Annehmen, was nicht zu ändern ist - handeln, wo sich etwas verändern lässt

Gastbeitrag von Prof. Dr. Monika Bobbert

Prof. Dr. Monika Bobbert<address>© privat</address>
Prof. Dr. Monika Bobbert
© privat

In Bezug auf die Behandlung einer Coronavirus-Infektion lassen sich aus ethischer Sicht folgende Eckpunkte – ohne Anspruch auf Vollständigkeit – nennen:

1) Ein/e Arzt/Ärztin ist aufgrund der moralischen wie rechtlichen Norm, das Leben Kranker und Verletzter zu retten, verpflichtet, jeden bedürftigen Corona-Patienten intensivmedizinisch zu behandeln.

2) Reichen die Mittel nicht aus, um allen Kranken zu helfen, sind institutionelle Wege zu suchen, sodass dringliche Kranke behandelt werden können. Daher ist die Organisation der Umverteilung dringlicher Patienten zu Krankenhäusern, die noch freie Intensivbetten haben, aus ethischer und rechtlicher Sicht geschuldet. Die derzeitige Einrichtung einer Plattform, die einen Überblick über die Krankenhauskapazitäten bietet, ist eine unverzichtbare Strukturmaßnahme. Vice versa hat ein Krankenhaus die Verantwortung, Patienten aus anderen Regionen aufzunehmen, wenn es selbst noch nicht ausgelastet ist und sich eine vollständige Auslastung epidemiologisch noch nicht unmittelbar ankündigt.

3) Passive Sterbehilfe darf nicht ausgeweitet, gleichwohl aber „wie üblich“ reflektiert und praktiziert werden: Es sollte eine Zusammenschau ethisch relevanter Aspekte einer rechtfertigbaren Behandlungs-Begrenzung bei schwerstkranken Patienten erfolgen, deren Behandlung mit hoher Wahrscheinlichkeit aussichtslos ist. Zudem kann es Fälle geben, in denen die Covid-19-Erkrankung zu einer unheilbaren, weit fortgeschrittenen Erkrankung/Multimorbidität noch hinzutritt. Ärzte haben in Bezug auf die passive Sterbehilfe einen gewissen, jedoch eng gefassten Beurteilungsspielraum, weil selbst ungünstige Prognosen eine Restunsicherheit beinhalten.

4) Patienten, die eine Intensivbehandlung erfahren und/oder an ein Beatmungsgerät angeschlossen sind, darf die Behandlung, sofern eine realistische Chance auf Rettung besteht, nicht entzogen werden, um eine andere Person zu retten. Denn dies wäre ein aktives Eingreifen in einen rettenden Kausalverlauf. Die Behandlung steht dem Betroffenen, nachdem sie realisiert werden konnte, zu. Rechtlich gesprochen ist das Teilhaberecht mit der Zuteilung der Behandlung zu einem Vollrecht geworden, das nicht beeinträchtigt werden darf.

5) Aus ethischer und rechtlicher Sicht sind in der Corona-Krise das Diskriminierungsverbot und das moralische Recht beziehungsweise das Grundrecht auf Gleichbehandlung zentral – letzteres im Sinne einer gleichen Chance auf Behandlung. Es muss also auch im Krisenfall tabu sein, nach Alter, Behinderung, Ethnie oder sozialem Status intensivmedizinische Behandlungen zu verteilen.

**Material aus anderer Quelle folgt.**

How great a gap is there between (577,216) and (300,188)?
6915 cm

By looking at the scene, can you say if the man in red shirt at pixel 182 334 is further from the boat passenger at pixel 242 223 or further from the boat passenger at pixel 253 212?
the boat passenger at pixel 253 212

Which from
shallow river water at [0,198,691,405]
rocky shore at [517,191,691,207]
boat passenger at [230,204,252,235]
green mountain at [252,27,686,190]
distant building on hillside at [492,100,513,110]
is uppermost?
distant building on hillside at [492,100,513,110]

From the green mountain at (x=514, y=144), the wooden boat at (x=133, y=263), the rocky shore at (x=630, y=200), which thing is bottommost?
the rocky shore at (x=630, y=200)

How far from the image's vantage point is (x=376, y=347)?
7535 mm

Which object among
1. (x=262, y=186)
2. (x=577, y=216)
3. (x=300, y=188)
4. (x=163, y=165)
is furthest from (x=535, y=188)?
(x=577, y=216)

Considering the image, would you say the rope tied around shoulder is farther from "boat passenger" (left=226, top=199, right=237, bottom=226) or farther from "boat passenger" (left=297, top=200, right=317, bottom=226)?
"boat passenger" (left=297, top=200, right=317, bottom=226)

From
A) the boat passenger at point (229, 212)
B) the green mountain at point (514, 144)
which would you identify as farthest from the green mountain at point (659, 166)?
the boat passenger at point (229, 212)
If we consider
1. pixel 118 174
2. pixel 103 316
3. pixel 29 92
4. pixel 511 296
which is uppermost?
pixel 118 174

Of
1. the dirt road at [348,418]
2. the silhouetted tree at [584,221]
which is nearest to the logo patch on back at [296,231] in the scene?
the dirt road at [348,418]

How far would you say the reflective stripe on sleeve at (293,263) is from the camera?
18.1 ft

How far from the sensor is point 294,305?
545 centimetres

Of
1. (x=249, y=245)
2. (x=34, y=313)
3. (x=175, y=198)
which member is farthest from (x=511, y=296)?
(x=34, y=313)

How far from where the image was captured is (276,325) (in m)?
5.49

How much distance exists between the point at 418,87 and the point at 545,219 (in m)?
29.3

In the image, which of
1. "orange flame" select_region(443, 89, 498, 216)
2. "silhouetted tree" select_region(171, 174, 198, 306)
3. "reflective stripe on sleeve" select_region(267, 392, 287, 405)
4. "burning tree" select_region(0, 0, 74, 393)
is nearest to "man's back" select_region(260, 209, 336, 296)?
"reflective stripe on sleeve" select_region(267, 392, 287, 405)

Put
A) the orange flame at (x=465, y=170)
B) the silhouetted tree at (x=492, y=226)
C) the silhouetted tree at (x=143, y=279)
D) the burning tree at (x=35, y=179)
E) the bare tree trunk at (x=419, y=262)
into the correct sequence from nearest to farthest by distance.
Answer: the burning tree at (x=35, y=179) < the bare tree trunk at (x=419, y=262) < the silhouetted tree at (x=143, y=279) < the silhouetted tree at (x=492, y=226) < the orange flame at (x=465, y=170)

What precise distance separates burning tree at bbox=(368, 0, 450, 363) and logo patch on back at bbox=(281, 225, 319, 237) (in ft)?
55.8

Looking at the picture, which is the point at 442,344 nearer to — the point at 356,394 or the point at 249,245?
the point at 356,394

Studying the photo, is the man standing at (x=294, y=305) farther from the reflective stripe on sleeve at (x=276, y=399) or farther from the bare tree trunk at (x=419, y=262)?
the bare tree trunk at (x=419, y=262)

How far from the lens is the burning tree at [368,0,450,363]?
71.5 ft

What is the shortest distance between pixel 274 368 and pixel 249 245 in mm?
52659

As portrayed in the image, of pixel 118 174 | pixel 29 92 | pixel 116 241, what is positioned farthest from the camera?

6) Es könnte sich in den nächsten Monaten jedoch auch in Deutschland eine Katastrophensituation ergeben, in der die Mittel des Gesundheitswesens akut nicht ausreichen.

Exkurs: Bis zum Ende der Corona-Pandemie prognostiziert die Bundesregierung rund 50 Millionen Infizierte, von denen etwa 2,5 Millionen zum Überleben auf eine etwa zehntätige künstliche Beatmung angewiesen sein werden. Die derzeit praktizierte Kontaktreduktion soll die Infektionskurve niedrig halten, damit jeder Bedürftige versorgt werden kann. Denn bei einer Überlastung der Krankenhäuser steigt die Sterblichkeitsrate circa bis um den Faktor zehn.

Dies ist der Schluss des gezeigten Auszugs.